Directions for this task:
Write down the records below word for word, but leave out the pictures.

──────────

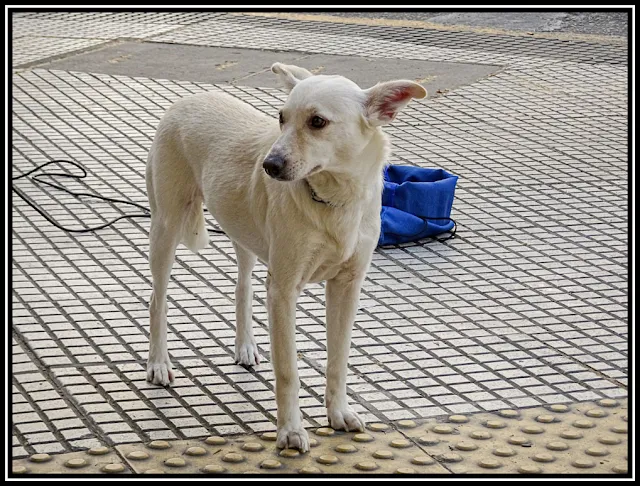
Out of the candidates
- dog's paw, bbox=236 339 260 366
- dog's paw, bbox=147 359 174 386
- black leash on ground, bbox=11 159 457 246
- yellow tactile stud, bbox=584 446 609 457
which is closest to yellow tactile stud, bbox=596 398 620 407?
yellow tactile stud, bbox=584 446 609 457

──────────

Solution for this task:
Out of the candidates
- dog's paw, bbox=236 339 260 366
- dog's paw, bbox=147 359 174 386
- black leash on ground, bbox=11 159 457 246
- yellow tactile stud, bbox=584 446 609 457
which is closest to yellow tactile stud, bbox=596 398 620 407?
yellow tactile stud, bbox=584 446 609 457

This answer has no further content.